• [POTONGAN DOKUMEN]
○ ○ ○

Senin, 30 Agustus 2010

Ekaristi: Kerelaan untuk Berbagi (Kehadiran Gereja dalam kehidupan Kaum Buruh)









Dalam kebijakan Keuskupan Agung Jakarta ada penegasan dan tidak boleh ditawar bahwa perhatian kepada kaum buruh dan pekerja menjadi prioritas pastoral. Komitmen keuskupan kita akan nasib buruh antara lain karena di Jakarta begitu banyak kaum pekerja dan buruh, juga terjadi banyak persoalan. Mulai dari soal pekerjaan itu sendiri, persoalan kelayakan gaji, tempat tinggal, komunitas dan kehidupan sosial yang lain. Juga keuskupan melihat bahwa di antara sekian juta kaum buruh ada yang beriman Katolik. Saya kita tidak berlebihan kalau keuskupan mengharapkan kegembalaan di tingkat paroki juga menyapa kaum buruh.

○ ○ ○

• [DATA TERCATAT]
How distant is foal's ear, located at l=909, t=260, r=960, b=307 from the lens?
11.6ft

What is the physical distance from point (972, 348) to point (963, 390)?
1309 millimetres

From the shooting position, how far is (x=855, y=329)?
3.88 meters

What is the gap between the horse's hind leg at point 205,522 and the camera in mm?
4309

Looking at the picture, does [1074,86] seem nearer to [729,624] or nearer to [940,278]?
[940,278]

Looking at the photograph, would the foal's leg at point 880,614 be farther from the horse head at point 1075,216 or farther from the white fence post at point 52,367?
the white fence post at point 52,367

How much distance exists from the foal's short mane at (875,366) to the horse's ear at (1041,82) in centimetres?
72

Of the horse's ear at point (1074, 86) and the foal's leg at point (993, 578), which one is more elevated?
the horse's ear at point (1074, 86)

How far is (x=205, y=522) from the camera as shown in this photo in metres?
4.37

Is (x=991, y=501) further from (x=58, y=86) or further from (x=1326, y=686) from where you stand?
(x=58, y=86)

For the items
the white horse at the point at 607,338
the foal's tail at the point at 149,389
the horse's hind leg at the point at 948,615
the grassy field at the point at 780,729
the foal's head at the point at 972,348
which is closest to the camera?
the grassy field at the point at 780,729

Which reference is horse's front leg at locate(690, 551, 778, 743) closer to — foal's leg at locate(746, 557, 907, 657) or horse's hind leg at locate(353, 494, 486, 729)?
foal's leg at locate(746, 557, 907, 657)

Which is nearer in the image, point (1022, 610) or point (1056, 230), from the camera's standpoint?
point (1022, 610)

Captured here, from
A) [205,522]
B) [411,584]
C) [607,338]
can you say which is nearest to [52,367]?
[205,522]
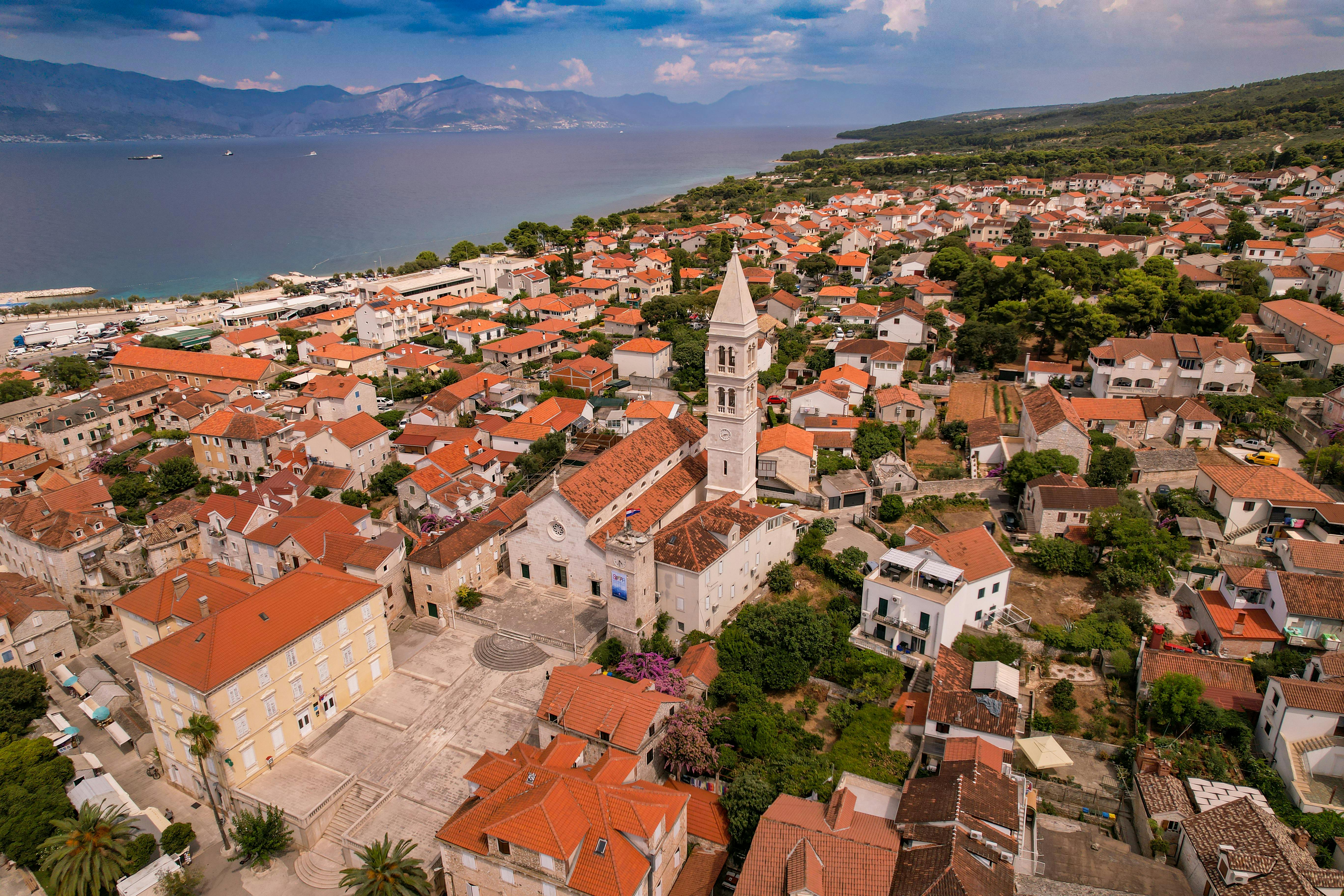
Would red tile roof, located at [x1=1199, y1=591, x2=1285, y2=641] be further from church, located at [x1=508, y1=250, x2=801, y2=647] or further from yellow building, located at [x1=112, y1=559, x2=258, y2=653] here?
yellow building, located at [x1=112, y1=559, x2=258, y2=653]

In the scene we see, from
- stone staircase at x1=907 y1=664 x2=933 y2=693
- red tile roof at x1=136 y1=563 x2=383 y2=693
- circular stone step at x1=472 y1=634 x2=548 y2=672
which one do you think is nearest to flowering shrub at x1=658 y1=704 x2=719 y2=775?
circular stone step at x1=472 y1=634 x2=548 y2=672

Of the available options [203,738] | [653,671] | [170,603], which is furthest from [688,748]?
[170,603]

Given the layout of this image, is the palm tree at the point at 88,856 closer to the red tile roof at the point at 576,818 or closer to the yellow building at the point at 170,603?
the yellow building at the point at 170,603

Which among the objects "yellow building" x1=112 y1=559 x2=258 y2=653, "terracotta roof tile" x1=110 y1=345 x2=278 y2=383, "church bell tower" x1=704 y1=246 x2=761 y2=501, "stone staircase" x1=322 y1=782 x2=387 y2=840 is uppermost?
"church bell tower" x1=704 y1=246 x2=761 y2=501

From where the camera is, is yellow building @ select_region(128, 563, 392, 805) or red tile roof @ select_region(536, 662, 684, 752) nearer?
red tile roof @ select_region(536, 662, 684, 752)

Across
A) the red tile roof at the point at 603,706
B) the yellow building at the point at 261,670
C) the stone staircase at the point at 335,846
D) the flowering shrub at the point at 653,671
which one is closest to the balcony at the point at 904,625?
the flowering shrub at the point at 653,671
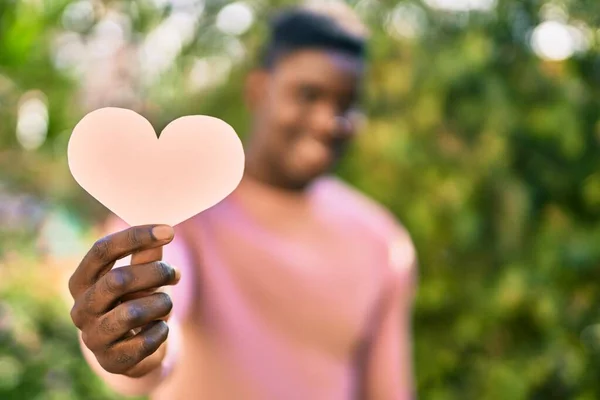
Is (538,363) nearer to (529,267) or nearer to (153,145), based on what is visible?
(529,267)

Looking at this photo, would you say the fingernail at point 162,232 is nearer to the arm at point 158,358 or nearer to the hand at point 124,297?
the hand at point 124,297

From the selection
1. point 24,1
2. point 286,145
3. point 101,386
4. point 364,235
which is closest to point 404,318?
point 364,235

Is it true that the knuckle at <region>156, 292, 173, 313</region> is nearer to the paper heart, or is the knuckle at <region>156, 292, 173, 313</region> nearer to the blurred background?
the paper heart

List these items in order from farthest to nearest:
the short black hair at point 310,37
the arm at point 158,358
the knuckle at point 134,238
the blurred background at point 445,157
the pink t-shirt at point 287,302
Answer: the blurred background at point 445,157, the short black hair at point 310,37, the pink t-shirt at point 287,302, the arm at point 158,358, the knuckle at point 134,238

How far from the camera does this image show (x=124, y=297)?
27.2 inches

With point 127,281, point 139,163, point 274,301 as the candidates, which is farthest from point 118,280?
point 274,301

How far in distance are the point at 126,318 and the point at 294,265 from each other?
600 millimetres

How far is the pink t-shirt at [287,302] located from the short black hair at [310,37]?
0.83 ft

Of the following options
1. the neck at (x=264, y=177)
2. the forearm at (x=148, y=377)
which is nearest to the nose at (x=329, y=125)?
the neck at (x=264, y=177)

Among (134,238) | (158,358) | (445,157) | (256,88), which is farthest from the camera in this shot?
(445,157)

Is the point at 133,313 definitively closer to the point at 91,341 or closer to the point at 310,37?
the point at 91,341

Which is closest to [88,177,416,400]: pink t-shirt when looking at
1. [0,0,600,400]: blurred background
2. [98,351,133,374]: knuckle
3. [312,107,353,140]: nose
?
[312,107,353,140]: nose

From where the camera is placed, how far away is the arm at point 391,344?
1354mm

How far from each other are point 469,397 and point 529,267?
42 centimetres
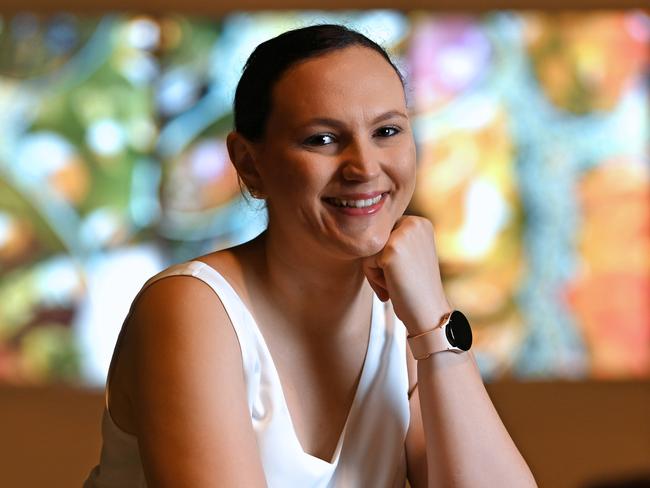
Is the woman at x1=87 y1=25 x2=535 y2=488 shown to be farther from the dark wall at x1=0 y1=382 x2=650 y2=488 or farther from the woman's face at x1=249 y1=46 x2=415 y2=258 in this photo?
the dark wall at x1=0 y1=382 x2=650 y2=488

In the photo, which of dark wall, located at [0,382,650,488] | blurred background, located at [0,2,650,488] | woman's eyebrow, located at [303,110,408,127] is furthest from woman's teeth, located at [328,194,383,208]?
dark wall, located at [0,382,650,488]

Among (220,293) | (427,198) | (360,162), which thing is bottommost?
(220,293)

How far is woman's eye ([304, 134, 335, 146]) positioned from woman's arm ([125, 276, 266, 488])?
0.26 meters

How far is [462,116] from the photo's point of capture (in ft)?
15.6

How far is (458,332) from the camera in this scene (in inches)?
68.1

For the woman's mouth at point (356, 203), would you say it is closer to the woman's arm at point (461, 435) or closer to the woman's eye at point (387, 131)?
the woman's eye at point (387, 131)

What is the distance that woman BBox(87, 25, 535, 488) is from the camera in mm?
1532

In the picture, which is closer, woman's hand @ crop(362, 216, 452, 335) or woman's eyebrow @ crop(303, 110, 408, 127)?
woman's eyebrow @ crop(303, 110, 408, 127)

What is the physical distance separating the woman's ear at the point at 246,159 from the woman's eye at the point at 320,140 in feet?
0.44

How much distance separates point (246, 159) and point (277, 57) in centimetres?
17

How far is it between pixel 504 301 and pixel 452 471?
3.08 meters

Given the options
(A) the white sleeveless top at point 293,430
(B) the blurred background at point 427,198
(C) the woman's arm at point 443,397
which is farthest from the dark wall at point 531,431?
(C) the woman's arm at point 443,397

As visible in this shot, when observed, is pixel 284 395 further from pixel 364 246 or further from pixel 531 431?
pixel 531 431

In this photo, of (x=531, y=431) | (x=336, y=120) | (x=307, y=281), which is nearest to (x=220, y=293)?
(x=307, y=281)
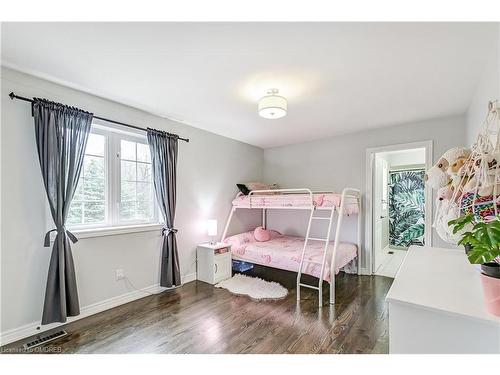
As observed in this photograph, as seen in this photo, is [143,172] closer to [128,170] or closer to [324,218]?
[128,170]

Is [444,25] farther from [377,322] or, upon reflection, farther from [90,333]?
[90,333]

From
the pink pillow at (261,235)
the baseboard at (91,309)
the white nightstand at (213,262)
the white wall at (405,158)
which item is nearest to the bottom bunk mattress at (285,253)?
the pink pillow at (261,235)

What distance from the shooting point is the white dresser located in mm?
827

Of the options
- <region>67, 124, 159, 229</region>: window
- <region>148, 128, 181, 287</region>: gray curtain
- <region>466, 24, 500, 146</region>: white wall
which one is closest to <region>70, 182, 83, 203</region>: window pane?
<region>67, 124, 159, 229</region>: window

○ ○ ○

• [YANG PERLU DIKERJAKAN]
1. Jawab pertanyaan berikut berdasarkan tulisan tentang Ekaristi dan kaum buruh:
(a) Pada hari dan tanggal berapa tulisan itu dimuat?
(b) Menurut kebijakan Keuskupan Agung Jakarta, perhatian kepada siapa menjadi prioritas pastoral?
(c) Kegembalaan di tingkat apa yang diharapkan keuskupan juga menyapa kaum buruh?
2. Sebutkan semua persoalan kaum buruh yang disebut dalam tulisan tentang Ekaristi dan kaum buruh.
3. Lanjutkan tulisan tentang Ekaristi dan kaum buruh mulai dari sesudah kalimat terakhirnya.
Data tersebut tidak perlu dipakai.

• [JAWABAN TUGAS]
1.
(a) Senin, 30 Agustus 2010
(b) Kaum buruh dan pekerja
(c) Tingkat paroki

2.
- Soal pekerjaan itu sendiri
- Kelayakan gaji
- Tempat tinggal
- Komunitas
- Kehidupan sosial yang lain

3.
Berkenaan dengan kaum buruh dan pekerja, apa yang bisa kita buat sebagai langkah pastoral untuk menyikapi ajakan pastoral KAJ dalam konteks MBK? Banyak jalan bisa kita buat dan masing-masing ada konsekuensi, komitmen dan aneka upaya untuk mewujudkannya. Saya tidak akan memberikan ide yang muluk-muluk, melainkan akan mengajak untuk memulai dari kebiasaan paling asasi sebagai Gereja Katolik, yaitu Ekaristi. Orang akan bertanya apa hubungan Ekaristi dalam menyapa kaum buruh.

Kalau kita merayakan Ekaristi ada peristiwa yang sangat menarik dan menyentuh saya yaitu ketika Yesus membagi roti untuk dipecah-pecah dan diberikan kepada yang lain. Yohanes Paulus II, pernah mengatakan sebagai imam (saya kira juga sebagai orang Katolik) ketika aku misa, aku bersama Tuhan. Dalam membagikan komuni kuberikan diriku bersama Tuhan agar menjadi sumber kekuatan bagi orang lain. Artinya aku sungguh memberikan diriku untuk melayani mereka dan membuat mereka hidup. Imamat adalah untuk dipecah-pecahkan. Dipecahkan kerap sakit, tidak enak. Tetapi itulah jalan penebusan dan jalan salib. Sebab tanpa dipecah tidak akan dirasakan dan menghidupkan orang lain. Nah itulah salah satu semangat Ekaristi ketika kita dipanggil untuk menjadi peduli.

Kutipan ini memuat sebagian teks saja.